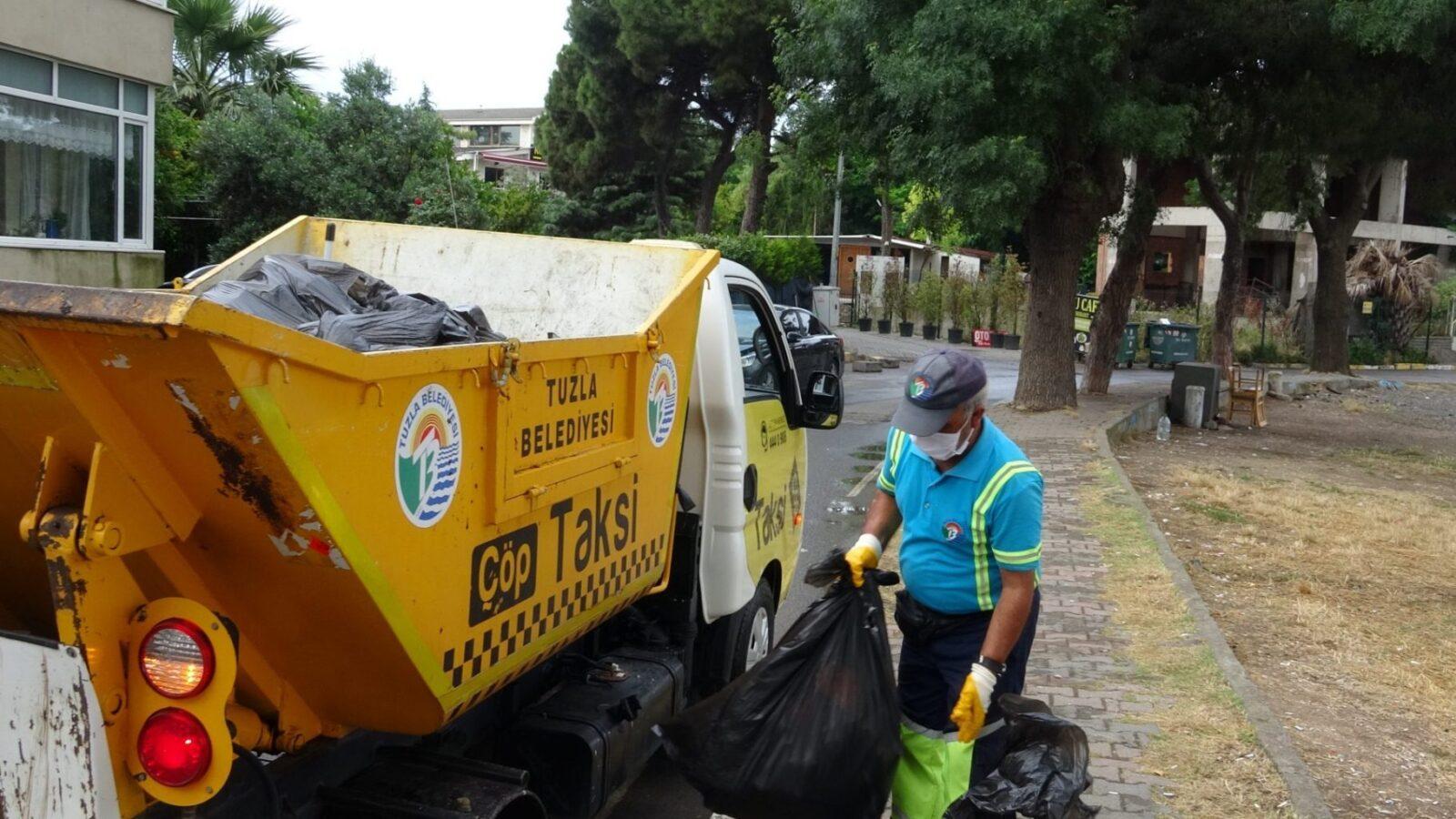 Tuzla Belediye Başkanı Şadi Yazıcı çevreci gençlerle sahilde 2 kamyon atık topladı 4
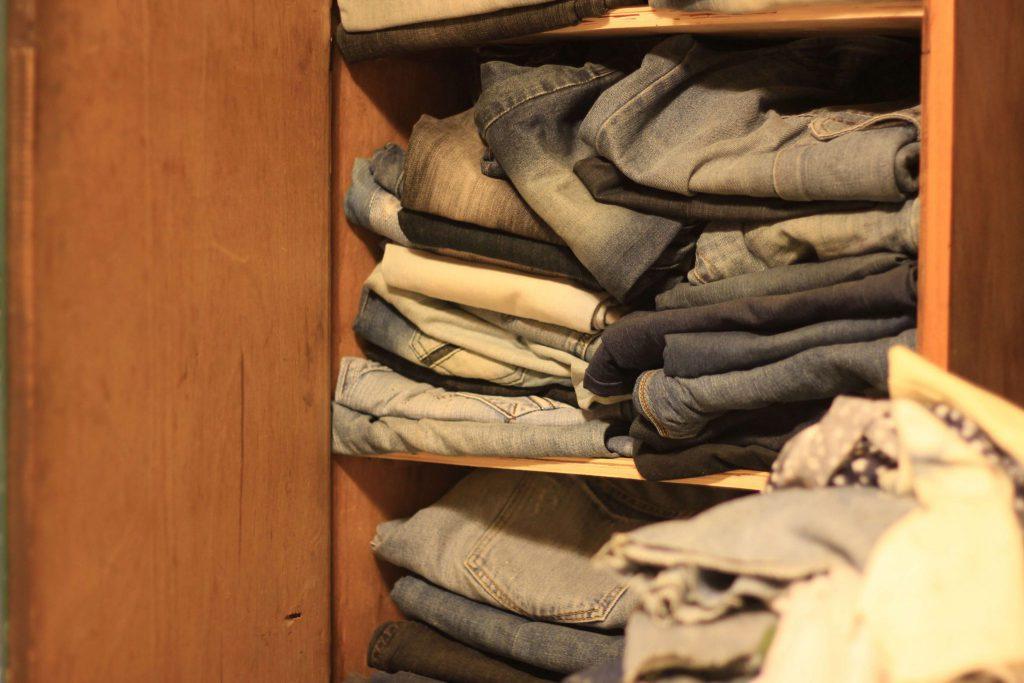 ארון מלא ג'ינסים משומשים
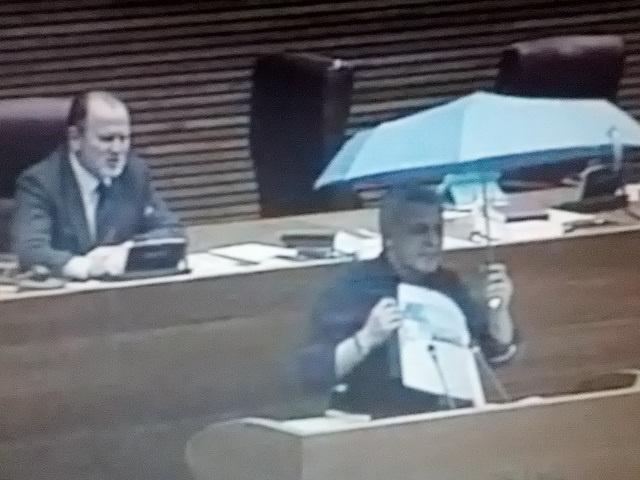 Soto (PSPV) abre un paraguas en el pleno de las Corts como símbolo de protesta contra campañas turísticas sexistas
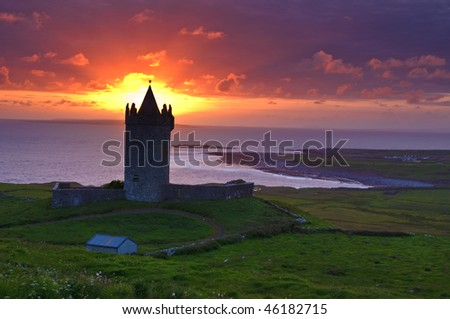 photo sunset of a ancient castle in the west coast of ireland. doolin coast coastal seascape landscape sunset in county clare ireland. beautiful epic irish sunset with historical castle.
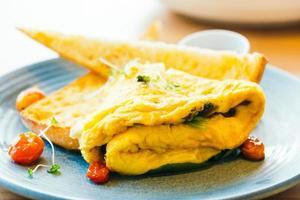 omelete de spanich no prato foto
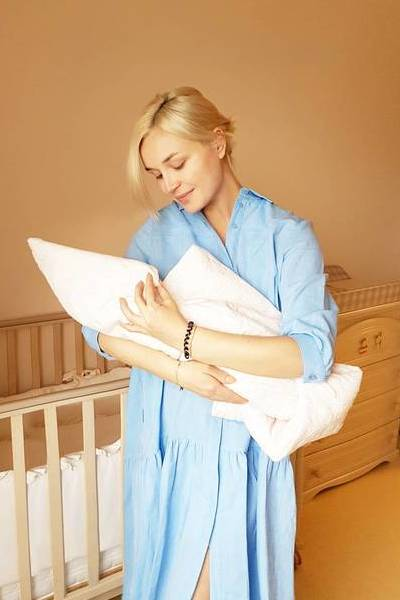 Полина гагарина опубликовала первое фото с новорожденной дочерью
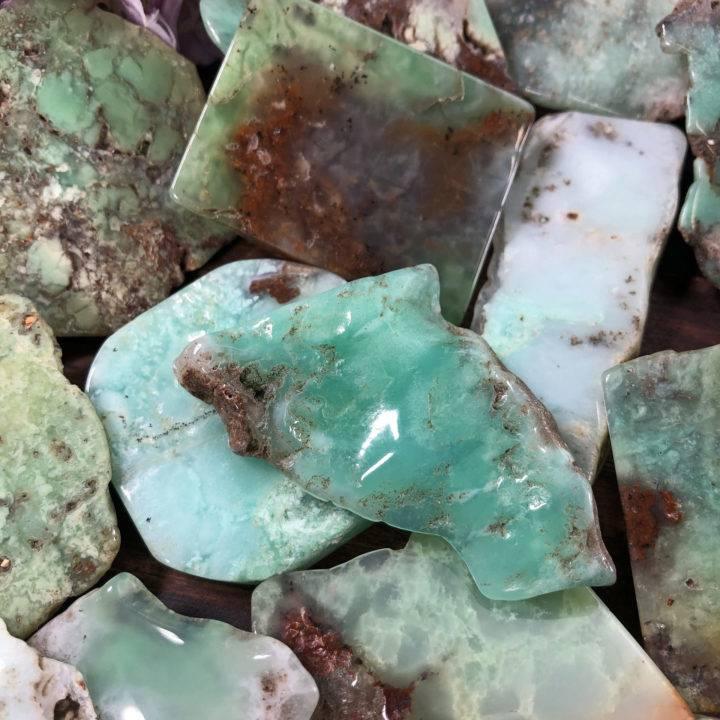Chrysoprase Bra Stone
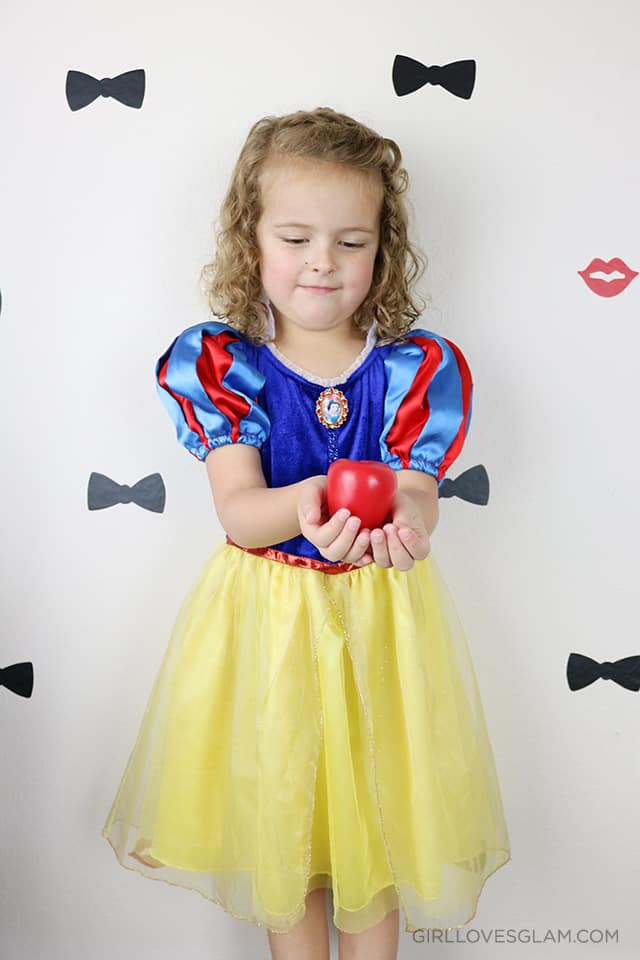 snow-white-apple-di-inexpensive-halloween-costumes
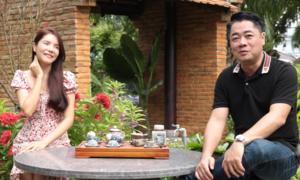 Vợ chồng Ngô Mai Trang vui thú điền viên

...

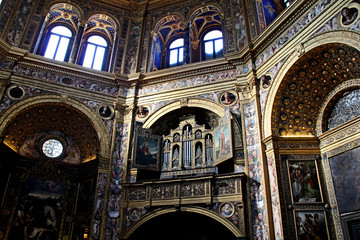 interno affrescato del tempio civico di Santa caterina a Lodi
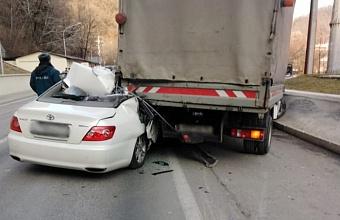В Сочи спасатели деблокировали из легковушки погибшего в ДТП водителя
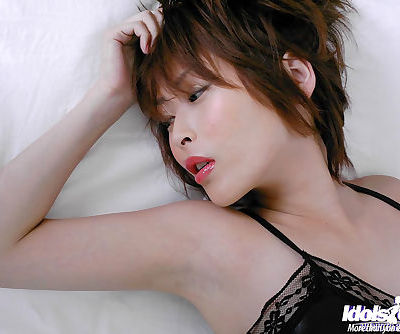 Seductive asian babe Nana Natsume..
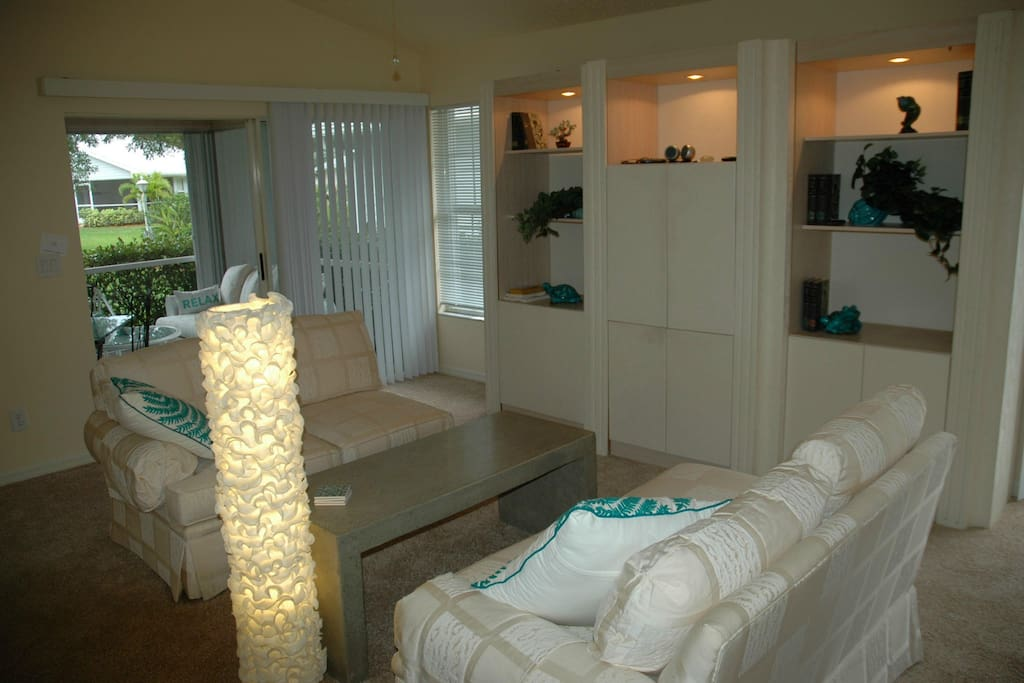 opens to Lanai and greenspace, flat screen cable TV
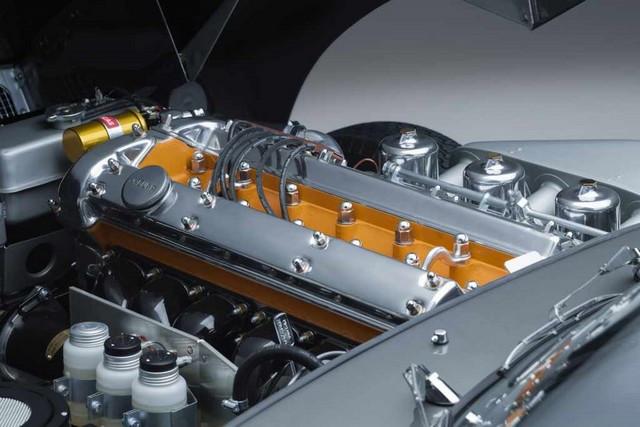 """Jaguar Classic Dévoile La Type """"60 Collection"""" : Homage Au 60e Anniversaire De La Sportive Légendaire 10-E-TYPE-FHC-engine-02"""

---

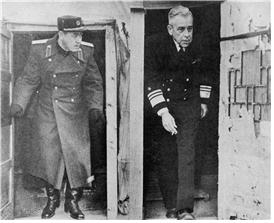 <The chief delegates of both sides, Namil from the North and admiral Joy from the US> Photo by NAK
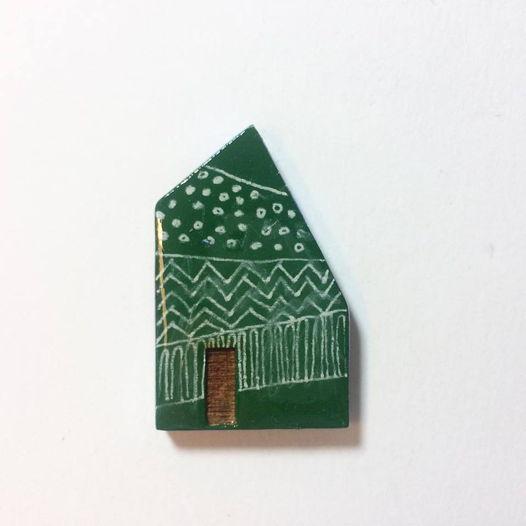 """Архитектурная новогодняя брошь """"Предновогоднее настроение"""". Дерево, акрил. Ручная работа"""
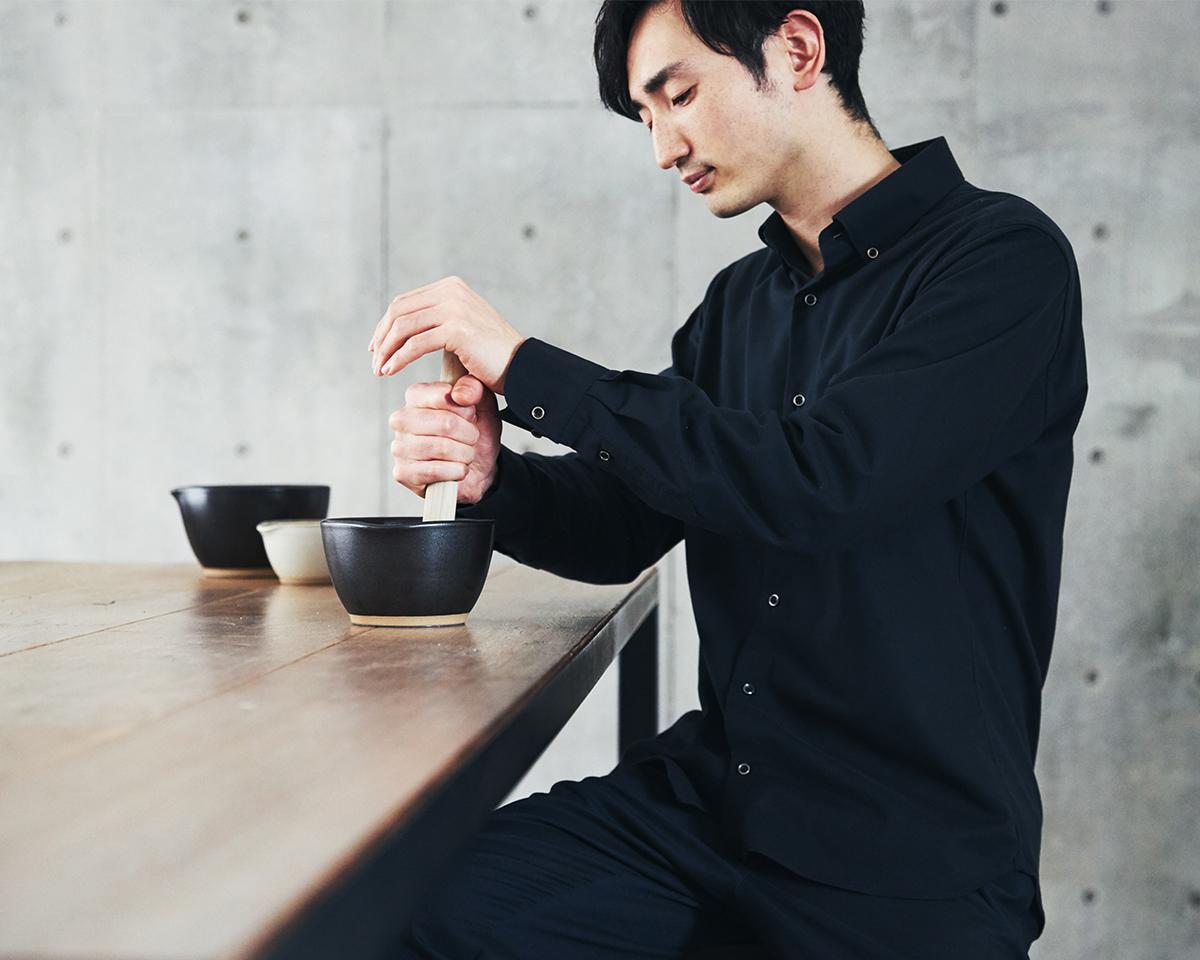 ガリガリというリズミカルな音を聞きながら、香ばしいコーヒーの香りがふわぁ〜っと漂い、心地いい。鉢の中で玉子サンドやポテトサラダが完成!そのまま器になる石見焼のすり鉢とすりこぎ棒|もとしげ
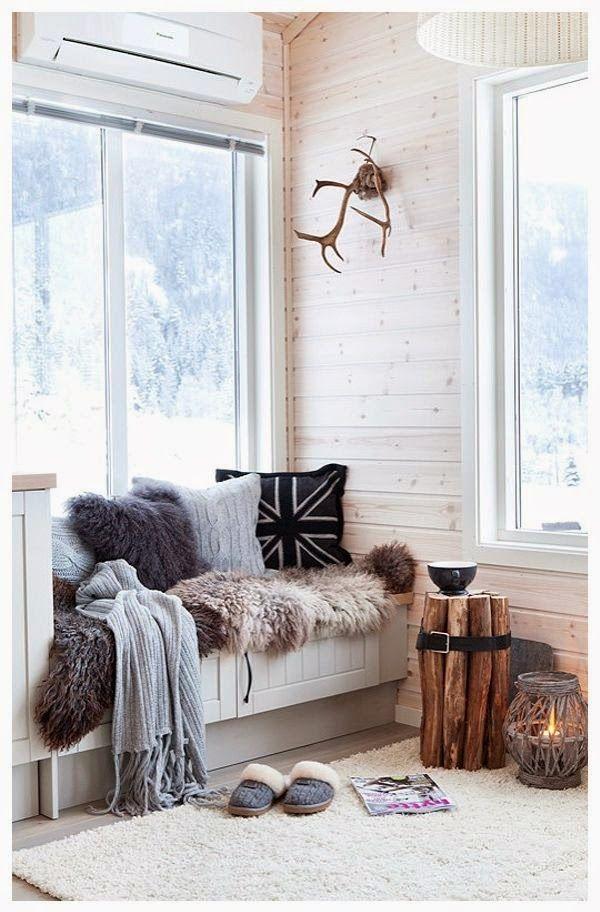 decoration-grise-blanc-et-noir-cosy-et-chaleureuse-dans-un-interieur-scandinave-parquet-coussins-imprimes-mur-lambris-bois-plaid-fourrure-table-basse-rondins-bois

> [Task directions] Your answer must be the lines above from the one holding "Tuzla Belediye Başkanı" up to and including the one holding "omelete de spanich no prato foto", exact and with no pictures.

> [Written answer]
 Tuzla Belediye Başkanı Şadi Yazıcı çevreci gençlerle sahilde 2 kamyon atık topladı 4
 ארון מלא ג'ינסים משומשים
 Soto (PSPV) abre un paraguas en el pleno de las Corts como símbolo de protesta contra campañas turísticas sexistas
 photo sunset of a ancient castle in the west coast of ireland. doolin coast coastal seascape landscape sunset in county clare ireland. beautiful epic irish sunset with historical castle.
 omelete de spanich no prato foto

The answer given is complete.